Der Burgberg vor der Burg – Die urgeschichtliche Besiedlung des Eppensteiner Burgberges
Martin Bertha
Hoch aufragend über dem Talboden und der jungen, sich erst im beginnenden 20. Jahrhunderts entwickelten namensgleichen Ortschaft erstreckt sich die auch heute noch imposante Burgruine Eppenstein. Von 2010 bis 2016 konnten vom Verein FIALE (Forschungsgruppe zur interdisziplinären Aufarbeitung landeskulturellen Erbes) unter der Leitung von Astrid Steinegger sanierungsbegleitend bauarchäologische Untersuchungen und mehrmalig Lehrgrabungen für das Institut für Archäologie[1] der Karl-Franzens-Universität Graz durchgeführt werden. Im Zuge derer wurden nicht nur wesentliche Erkenntnisse zur Entstehungs- und Nutzungsgeschichte der Burg gewonnen, die vom 11. bis ins 16. Jh. n. Chr. reicht, sondern auch in den Jahren 2011 bis 2013 jeweils mehrwöchige, systematische Begehungen der nördlichen und nordöstlichen Hänge durchgeführt. Bereits seit geraumer Zeit galt der spätere Burgberg als urgeschichtliche Fundstelle, allerdings ohne dass das hierfür sprechende Fundmaterial der späten Bronze- und der jüngeren Eisenzeit je publiziert wurde.[2] Zudem hatte Ulla Steinklauber 2010 einige spätantike Funde von den Hängen vorgelegt,[3] womit bereits zu Beginn der fachlichen Begleitung durch den Verein FIALE mit einer zeitlich weit zurückreichenden Nutzung des Burgberges zu rechnen war. Auch wenn der Autor an den von Studierenden der Archäologie und freiwilligen Helfer*innen – die sich unermüdlich die steilen Hänge auf und ab kämpften – tatkräftigst unterstützten Unternehmungen leider nicht teilnehmen konnte, so hatte er jedoch im Anschluss das Vergnügen, das zahlreiche Fundmaterial dieser Surveys mit der Projektleiterin zu sichten. Ziel dieses Unterfangens war es, den Umfang des vormittelalterlichen Materials für eine Bearbeitung und die Machbarkeit einer universitären Abschlussarbeit abzuschätzen. Die außerordentliche Menge an Fundmaterial führte schließlich zu einer zeitlichen Eingrenzung der Bearbeitung durch den Autor auf die urgeschichtlichen Funde.[4]
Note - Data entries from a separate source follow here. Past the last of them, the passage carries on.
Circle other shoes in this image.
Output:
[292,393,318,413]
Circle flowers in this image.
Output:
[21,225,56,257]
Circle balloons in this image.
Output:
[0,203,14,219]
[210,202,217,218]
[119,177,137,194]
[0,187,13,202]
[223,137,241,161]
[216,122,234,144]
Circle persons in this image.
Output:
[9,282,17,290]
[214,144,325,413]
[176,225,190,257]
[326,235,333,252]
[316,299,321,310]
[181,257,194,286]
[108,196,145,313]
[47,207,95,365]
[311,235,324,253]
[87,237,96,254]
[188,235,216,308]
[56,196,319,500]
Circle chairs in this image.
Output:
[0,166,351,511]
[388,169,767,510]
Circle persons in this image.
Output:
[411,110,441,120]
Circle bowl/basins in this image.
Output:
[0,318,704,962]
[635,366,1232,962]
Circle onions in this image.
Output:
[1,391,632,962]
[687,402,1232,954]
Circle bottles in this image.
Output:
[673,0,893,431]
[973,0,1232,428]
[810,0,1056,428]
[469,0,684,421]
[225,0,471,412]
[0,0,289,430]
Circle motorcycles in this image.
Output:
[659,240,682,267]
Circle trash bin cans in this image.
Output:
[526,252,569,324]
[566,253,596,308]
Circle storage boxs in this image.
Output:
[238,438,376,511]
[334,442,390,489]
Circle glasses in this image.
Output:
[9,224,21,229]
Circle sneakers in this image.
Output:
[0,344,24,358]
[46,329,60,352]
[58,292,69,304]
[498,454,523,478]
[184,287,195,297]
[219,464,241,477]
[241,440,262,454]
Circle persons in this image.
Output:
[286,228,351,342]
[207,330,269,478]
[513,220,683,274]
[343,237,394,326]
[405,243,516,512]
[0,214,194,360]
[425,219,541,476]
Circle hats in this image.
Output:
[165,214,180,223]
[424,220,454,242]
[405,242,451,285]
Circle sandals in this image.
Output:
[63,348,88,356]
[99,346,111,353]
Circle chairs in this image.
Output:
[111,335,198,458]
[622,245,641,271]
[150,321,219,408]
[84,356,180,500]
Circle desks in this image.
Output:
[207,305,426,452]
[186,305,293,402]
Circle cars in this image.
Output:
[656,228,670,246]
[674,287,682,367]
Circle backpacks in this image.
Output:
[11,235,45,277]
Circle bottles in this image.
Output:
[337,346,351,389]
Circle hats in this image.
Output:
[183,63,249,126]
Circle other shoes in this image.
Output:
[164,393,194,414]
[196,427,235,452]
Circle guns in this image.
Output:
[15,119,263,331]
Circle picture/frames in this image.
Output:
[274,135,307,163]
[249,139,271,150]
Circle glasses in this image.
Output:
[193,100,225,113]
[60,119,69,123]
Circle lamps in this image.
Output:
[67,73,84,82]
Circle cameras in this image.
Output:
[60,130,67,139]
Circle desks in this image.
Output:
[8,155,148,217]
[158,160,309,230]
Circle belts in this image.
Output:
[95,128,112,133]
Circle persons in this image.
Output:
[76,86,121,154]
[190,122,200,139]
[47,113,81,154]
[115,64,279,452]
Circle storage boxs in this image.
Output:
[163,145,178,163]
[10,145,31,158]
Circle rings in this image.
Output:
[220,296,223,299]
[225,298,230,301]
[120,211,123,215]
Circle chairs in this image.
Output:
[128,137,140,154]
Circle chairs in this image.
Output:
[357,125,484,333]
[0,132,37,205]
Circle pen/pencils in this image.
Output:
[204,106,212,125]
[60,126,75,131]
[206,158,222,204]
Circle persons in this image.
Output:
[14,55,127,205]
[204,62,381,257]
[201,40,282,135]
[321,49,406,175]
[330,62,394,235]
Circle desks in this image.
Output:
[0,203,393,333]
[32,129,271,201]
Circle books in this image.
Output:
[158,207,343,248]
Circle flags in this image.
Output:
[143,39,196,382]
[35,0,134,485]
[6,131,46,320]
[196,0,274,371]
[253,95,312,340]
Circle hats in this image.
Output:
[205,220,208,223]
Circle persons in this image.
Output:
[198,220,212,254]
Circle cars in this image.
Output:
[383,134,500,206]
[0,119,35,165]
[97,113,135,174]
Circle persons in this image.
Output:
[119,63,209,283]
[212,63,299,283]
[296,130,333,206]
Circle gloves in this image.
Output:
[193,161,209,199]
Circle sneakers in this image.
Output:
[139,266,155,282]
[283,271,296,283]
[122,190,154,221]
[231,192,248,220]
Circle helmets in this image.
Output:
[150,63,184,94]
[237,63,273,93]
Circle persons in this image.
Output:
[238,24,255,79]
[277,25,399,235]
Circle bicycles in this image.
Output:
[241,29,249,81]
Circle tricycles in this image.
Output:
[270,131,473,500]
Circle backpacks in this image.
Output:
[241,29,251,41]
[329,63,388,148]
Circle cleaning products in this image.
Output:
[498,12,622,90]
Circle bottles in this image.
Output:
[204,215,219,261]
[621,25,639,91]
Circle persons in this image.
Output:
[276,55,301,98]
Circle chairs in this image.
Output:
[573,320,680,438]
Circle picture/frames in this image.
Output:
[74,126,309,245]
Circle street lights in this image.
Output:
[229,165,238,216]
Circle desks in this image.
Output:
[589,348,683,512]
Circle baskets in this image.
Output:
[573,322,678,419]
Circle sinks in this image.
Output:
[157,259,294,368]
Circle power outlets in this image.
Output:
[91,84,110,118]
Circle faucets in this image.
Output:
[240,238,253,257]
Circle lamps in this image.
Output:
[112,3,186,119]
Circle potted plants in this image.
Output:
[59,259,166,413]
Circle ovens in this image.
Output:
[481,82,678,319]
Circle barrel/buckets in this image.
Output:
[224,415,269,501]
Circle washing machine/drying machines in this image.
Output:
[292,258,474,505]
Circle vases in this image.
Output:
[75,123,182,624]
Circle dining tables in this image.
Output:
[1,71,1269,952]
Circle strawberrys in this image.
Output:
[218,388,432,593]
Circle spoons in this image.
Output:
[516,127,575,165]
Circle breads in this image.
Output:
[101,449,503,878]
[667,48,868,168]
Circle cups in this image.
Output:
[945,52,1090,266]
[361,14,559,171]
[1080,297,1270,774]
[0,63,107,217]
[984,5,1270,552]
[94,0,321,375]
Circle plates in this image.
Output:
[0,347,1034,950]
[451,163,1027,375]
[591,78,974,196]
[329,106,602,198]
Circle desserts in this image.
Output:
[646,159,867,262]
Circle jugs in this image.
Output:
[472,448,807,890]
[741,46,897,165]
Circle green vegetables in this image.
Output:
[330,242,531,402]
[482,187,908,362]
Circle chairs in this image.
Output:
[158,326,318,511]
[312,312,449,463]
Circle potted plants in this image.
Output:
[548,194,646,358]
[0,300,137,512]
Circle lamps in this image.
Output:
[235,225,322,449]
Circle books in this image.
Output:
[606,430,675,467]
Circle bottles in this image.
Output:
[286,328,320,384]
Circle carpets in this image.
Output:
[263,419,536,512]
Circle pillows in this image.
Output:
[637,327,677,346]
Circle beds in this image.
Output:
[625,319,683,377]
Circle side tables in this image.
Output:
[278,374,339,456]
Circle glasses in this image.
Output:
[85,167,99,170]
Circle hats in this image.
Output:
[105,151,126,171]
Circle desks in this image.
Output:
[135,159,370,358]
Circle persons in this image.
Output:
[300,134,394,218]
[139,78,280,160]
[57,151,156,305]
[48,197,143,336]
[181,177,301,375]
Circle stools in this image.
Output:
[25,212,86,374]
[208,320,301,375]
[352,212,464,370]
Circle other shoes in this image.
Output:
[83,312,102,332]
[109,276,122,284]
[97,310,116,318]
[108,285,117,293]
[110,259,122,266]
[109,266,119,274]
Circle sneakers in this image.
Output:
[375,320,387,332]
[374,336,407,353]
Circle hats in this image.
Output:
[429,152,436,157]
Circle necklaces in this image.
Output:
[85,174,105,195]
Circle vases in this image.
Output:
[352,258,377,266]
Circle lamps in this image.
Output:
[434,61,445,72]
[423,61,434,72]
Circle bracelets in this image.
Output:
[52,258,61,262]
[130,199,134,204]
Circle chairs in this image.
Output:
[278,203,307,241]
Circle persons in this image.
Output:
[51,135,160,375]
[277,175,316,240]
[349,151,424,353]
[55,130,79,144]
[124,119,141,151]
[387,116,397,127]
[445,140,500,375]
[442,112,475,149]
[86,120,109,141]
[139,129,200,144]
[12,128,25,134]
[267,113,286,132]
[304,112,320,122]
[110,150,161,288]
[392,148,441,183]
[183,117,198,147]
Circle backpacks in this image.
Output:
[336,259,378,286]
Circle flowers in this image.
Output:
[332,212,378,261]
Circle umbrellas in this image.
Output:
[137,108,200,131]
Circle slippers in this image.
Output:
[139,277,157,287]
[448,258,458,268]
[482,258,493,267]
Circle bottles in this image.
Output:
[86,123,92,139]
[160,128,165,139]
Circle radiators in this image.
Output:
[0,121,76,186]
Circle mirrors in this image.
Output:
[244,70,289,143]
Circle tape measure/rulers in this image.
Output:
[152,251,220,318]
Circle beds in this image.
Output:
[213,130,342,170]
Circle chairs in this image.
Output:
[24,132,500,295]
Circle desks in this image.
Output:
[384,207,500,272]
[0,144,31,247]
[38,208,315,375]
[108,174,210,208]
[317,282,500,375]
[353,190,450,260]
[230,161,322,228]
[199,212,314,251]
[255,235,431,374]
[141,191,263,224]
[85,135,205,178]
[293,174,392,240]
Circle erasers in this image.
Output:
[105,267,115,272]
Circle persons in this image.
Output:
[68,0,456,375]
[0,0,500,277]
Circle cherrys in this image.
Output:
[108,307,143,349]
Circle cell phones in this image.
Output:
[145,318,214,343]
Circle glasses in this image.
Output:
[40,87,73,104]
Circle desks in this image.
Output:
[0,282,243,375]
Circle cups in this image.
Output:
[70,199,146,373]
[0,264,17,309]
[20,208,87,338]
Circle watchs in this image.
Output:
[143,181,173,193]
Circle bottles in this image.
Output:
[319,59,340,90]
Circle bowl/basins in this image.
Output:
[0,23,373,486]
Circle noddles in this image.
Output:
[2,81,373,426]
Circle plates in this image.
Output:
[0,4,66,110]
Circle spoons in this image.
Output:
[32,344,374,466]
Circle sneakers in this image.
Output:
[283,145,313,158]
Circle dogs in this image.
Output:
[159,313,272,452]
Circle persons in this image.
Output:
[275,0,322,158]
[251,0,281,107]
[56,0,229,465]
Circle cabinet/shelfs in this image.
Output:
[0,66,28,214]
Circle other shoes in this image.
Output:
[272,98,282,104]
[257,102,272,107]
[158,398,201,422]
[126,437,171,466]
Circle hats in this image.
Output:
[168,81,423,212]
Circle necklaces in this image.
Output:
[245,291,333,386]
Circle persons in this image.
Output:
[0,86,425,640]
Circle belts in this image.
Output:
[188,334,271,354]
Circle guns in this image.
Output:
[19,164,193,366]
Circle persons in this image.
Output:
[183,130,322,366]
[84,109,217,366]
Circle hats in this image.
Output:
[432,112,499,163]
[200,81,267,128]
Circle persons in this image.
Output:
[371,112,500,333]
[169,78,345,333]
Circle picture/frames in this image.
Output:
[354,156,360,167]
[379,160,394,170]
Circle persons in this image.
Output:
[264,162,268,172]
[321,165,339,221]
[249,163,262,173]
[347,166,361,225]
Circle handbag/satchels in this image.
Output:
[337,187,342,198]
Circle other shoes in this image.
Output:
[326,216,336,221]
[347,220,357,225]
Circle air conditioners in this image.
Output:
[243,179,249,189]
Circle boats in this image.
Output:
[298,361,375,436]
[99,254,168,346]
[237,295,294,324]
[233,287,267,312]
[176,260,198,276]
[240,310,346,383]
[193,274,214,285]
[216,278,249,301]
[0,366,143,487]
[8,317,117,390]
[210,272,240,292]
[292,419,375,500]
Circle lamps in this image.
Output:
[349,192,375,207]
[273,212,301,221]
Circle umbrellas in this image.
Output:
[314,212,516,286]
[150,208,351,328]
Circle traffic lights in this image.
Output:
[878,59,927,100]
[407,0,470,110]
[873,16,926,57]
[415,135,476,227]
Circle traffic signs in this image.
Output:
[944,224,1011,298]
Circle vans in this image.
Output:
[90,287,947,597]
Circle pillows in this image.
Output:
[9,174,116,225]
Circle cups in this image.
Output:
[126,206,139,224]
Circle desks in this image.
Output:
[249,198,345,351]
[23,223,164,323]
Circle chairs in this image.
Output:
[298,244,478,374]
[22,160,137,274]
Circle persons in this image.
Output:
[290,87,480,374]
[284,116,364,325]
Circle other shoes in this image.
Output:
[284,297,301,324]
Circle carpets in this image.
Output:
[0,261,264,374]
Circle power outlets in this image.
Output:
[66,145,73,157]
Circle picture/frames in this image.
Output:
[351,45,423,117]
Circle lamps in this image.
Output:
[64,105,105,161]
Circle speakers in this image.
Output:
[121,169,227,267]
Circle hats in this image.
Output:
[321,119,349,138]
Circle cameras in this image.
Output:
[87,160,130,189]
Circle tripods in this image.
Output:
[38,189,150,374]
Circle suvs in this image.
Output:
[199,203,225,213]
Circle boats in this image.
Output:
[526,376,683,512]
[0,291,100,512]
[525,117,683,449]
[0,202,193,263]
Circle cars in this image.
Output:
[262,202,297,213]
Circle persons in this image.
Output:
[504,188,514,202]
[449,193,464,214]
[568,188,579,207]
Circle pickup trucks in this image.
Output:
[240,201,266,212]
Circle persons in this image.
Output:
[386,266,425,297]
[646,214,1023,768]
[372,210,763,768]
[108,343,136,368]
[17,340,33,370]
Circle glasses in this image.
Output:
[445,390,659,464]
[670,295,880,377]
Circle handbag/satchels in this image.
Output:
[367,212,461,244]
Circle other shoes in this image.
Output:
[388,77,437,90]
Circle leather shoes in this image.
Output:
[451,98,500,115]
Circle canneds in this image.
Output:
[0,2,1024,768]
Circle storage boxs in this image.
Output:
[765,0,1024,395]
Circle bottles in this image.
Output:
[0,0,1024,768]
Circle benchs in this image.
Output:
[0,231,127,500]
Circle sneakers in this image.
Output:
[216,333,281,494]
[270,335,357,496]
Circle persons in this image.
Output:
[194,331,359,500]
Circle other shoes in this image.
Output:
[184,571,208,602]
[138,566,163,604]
Das vorliegende Werk[5] präsentiert nun auf insgesamt 165 Seiten die Ergebnisse dieser eingehenden Untersuchung. Es gliedert sich in unterschiedliche Kapitel zu den einzelnen Zeitstufen vom ausgehenden Neolithikum über die frühe, mittlere und späte Kupferzeit sowie die frühe und späte Bronzezeit bis in die ausgehende Eisenzeit, in denen das entsprechende Fundmaterial anhand seiner typochronologischen Merkmale mit anderen Fundorten verglichen und entsprechend beurteilt wird. Ein abschließendes Kapitel setzt die dabei erzielten Ergebnisse in einen regionalen wie auch überregionalen Kontext, abgerundet durch einen beschreibenden Katalog und insgesamt 29 Fundtafeln.
Anhand dieses Fundmaterials präsentiert sich der spätere Burgberg von Eppenstein als eine in der Obersteiermark bislang einzigartige Siedlungsstelle, welche durch eine erstaunliche Platzkontinuität geprägt ist. So wurde die markante Felsnase im Laufe des mittleren Neolithikums erstmals als Siedlungsfläche genutzt und zählt somit zu den wenigen, bereits inneralpinen mittelneolithischen Siedlungen in Südösterreich. Die entsprechenden Keramikfunde können der Lengyelkultur zugeschrieben werden, wobei ein Einsetzen der Besiedlung wohl um die Mitte des 5. Jahrtausends v. Chr. erfolgt sein dürfte. Während der nachfolgenden beginnenden Kupferzeit wurden die Steiermark und auch angrenzende Gebiete weitgehend aufgesiedelt[6] und auch die Ansiedlung von Eppenstein erreichte in dieser Zeit wohl einen ersten Höhepunkt. Das zeitlich entsprechende Fundmaterial kann der vor allem in Südösterreich verbreiteten frühkupferzeitlichen Kanzianiberg-Lasinja-Gruppe der Lasinjakultur (ca. 4300–3900 v. Chr.) zugeordnet werden. Wichtiger für die Besiedlungsgeschichte der oberen Steiermark sind allerdings Funde, die dem jüngeren Abschnitt der Frühkupferzeit zuzuordnen sind und anhand ihrer charakteristischen Verzierung als Furchenstichkeramik bezeichnet werden.[7] Diese über einen weiten Raum verbreitete und in den Zeitraum von 3900–3500 v. Chr. datierende Kulturgruppe war bislang nur aus der mittleren Steiermark bekannt und die Eppensteiner Funde erweitern das bisher belegte Verbreitungsgebiet deutlich nach Westen.[8]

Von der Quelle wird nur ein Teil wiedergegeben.